Riko zeigte ebenfalls ein starkes Turnier und musste sich erst im Halbfinale der späteren Turniersiegerin Katharina Ertl (AUT) geschlagen geben.

Im Finale zeigte Eva anschließend eine sehr starke Leistung. Das Spiel wurde letztlich durch Kleinigkeiten entschieden. Mit 20:22 und 18:21 fiel die Niederlage denkbar knapp aus. Natürlich war die Enttäuschung direkt nach dem Match spürbar, gleichzeitig hat Eva in Hofsteig eindrucksvoll gezeigt, dass sie bereits jetzt mit den besten Spielerinnen der höheren Altersklasse mithalten kann.

Mehr als ein Turnier

Am Ende bleiben Ergebnisse, Platzierungen und Medaillen.

Noch wichtiger sind aber die Erfahrungen, die die Spielerinnen und Spieler in diesen eineinhalb Wochen gesammelt haben.

Ein Teil der Gruppe war von Prag über das Trainingslager in Dornbirn bis zum Turnier in Hofsteig gemeinsam unterwegs.

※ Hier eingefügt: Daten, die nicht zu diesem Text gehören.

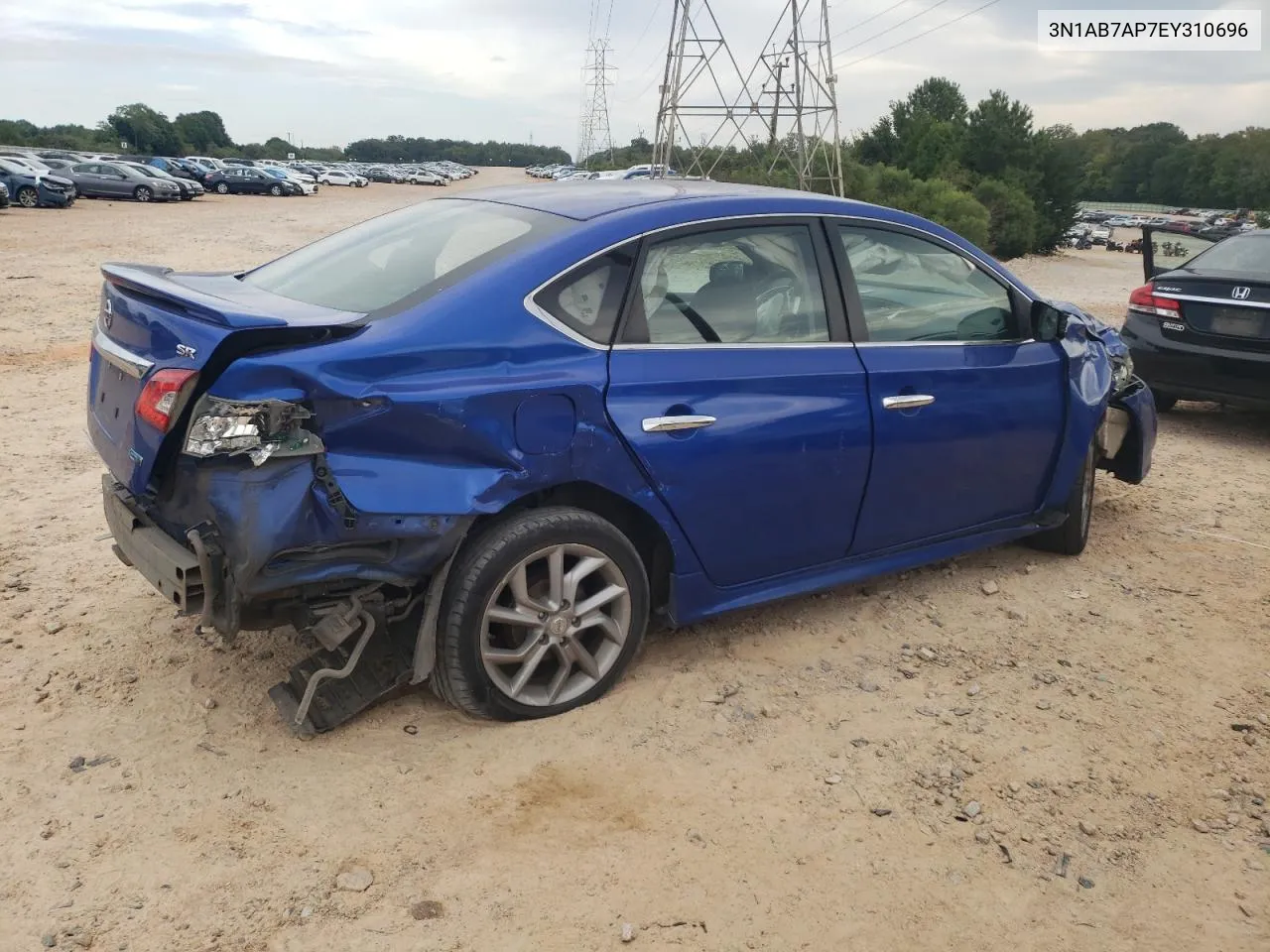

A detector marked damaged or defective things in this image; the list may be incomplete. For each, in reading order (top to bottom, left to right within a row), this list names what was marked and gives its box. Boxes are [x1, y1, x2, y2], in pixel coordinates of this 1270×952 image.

broken taillight lens [1132, 286, 1178, 322]
broken taillight lens [135, 370, 196, 433]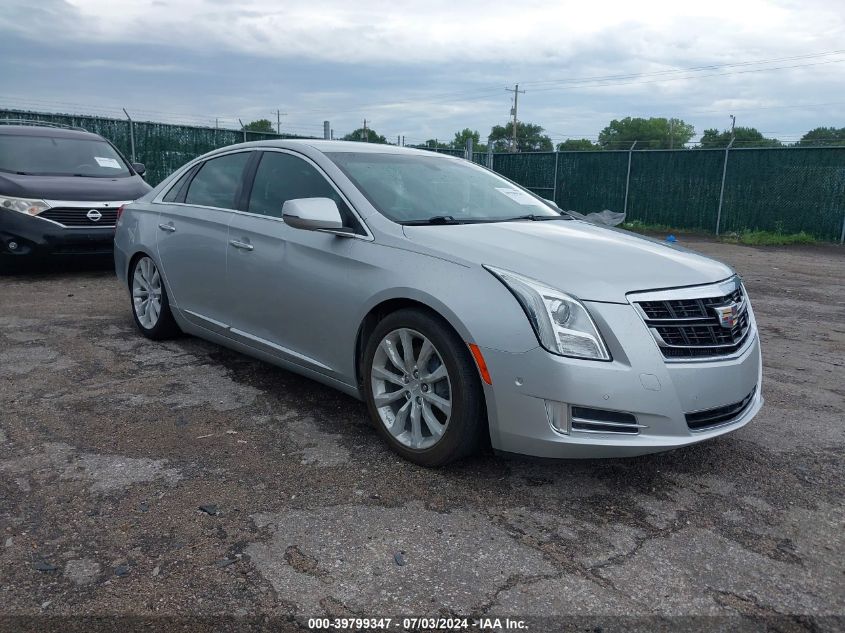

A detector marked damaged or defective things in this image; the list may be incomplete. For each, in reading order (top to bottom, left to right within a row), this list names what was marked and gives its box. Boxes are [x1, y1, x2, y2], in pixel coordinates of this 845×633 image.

cracked asphalt [0, 238, 840, 632]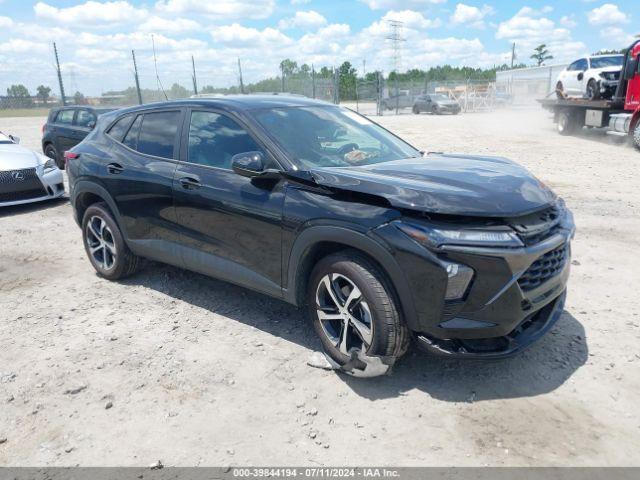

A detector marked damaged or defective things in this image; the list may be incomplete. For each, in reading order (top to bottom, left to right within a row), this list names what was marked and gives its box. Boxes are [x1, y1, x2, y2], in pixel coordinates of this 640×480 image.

crumpled hood [0, 143, 42, 172]
crumpled hood [308, 154, 556, 218]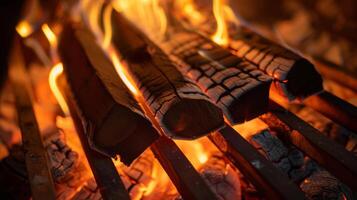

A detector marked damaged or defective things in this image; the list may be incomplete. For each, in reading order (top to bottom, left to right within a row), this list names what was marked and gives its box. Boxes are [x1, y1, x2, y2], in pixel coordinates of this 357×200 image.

cracked charred surface [111, 11, 222, 138]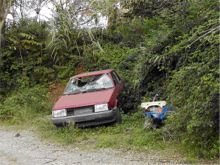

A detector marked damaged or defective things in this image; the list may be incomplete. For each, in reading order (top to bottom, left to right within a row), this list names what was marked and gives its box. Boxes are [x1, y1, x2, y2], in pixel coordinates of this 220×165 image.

broken windshield [62, 74, 112, 95]
abandoned hatchback car [51, 69, 124, 127]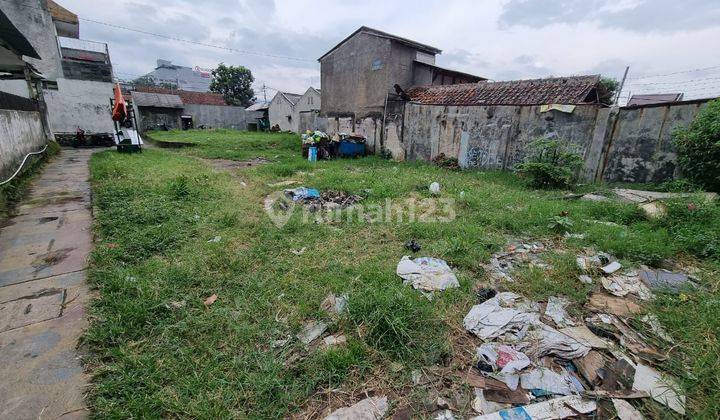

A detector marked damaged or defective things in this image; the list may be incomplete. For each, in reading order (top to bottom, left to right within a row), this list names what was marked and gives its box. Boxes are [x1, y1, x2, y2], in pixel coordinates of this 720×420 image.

rusty metal roof [320, 26, 442, 62]
rusty metal roof [404, 75, 600, 106]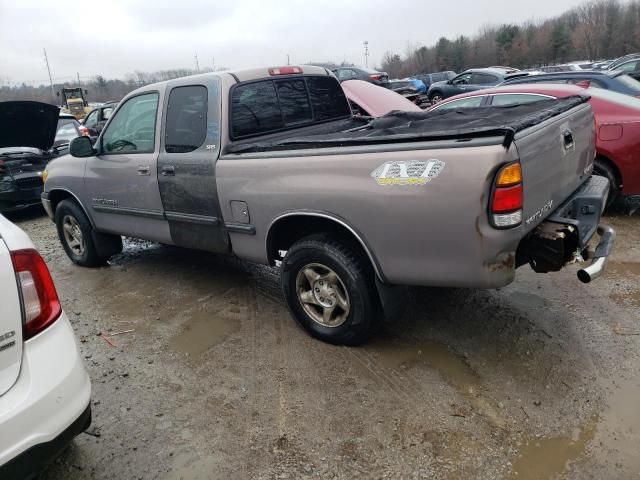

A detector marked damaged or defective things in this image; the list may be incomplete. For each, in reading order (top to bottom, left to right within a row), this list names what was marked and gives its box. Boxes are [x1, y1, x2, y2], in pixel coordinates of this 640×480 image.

damaged rear bumper [516, 175, 616, 282]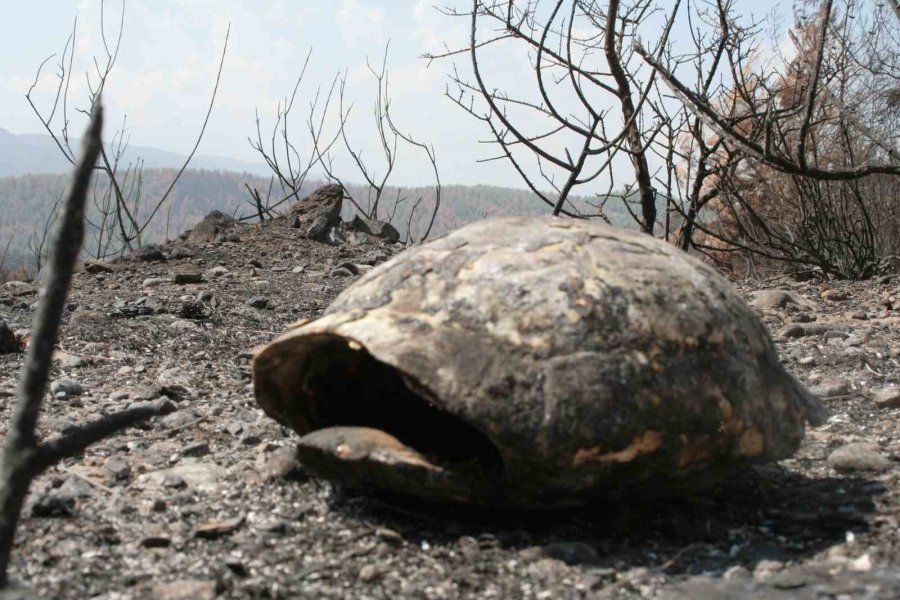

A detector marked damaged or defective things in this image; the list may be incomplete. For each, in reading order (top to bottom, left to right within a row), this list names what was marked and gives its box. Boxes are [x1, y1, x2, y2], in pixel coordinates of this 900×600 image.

burned turtle [251, 216, 824, 506]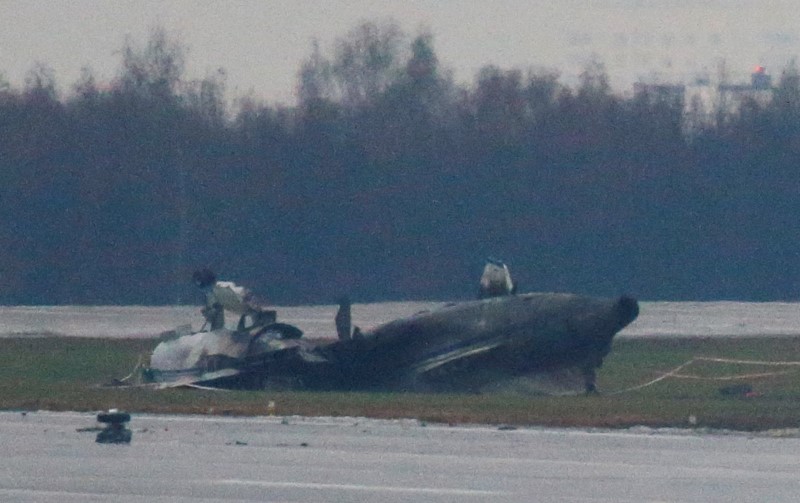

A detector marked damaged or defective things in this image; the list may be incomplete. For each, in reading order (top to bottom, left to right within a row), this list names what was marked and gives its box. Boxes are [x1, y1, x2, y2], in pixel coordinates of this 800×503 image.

Viele Tage ohne Eltern, viele Situationen, die eigenständig gelöst werden mussten und viele gemeinsame Erlebnisse.

Man lernt, Verantwortung zu übernehmen.

Man lernt, Rücksicht zu nehmen.

Man lernt, Kompromisse einzugehen.

Und man wächst als Gruppe zusammen.

Badminton ist dabei oft viel mehr als nur ein Sport.

Badminton eröffnet Möglichkeiten.

Die Möglichkeit, neue Länder kennenzulernen.

Die Möglichkeit, Freundschaften zu schließen.

Die Möglichkeit, Herausforderungen anzunehmen.

Und die Möglichkeit, jeden Tag ein kleines Stück besser zu werden.

Genau dafür trainieren wir. Genau deshalb investieren unsere Athletinnen und Athleten so viel Zeit und Energie.

Die Medaillen und Ergebnisse von Hofsteig sind eine schöne Belohnung.

Die Entwicklung der Spielerinnen und Spieler in diesen eineinhalb Wochen ist noch viel wertvoller.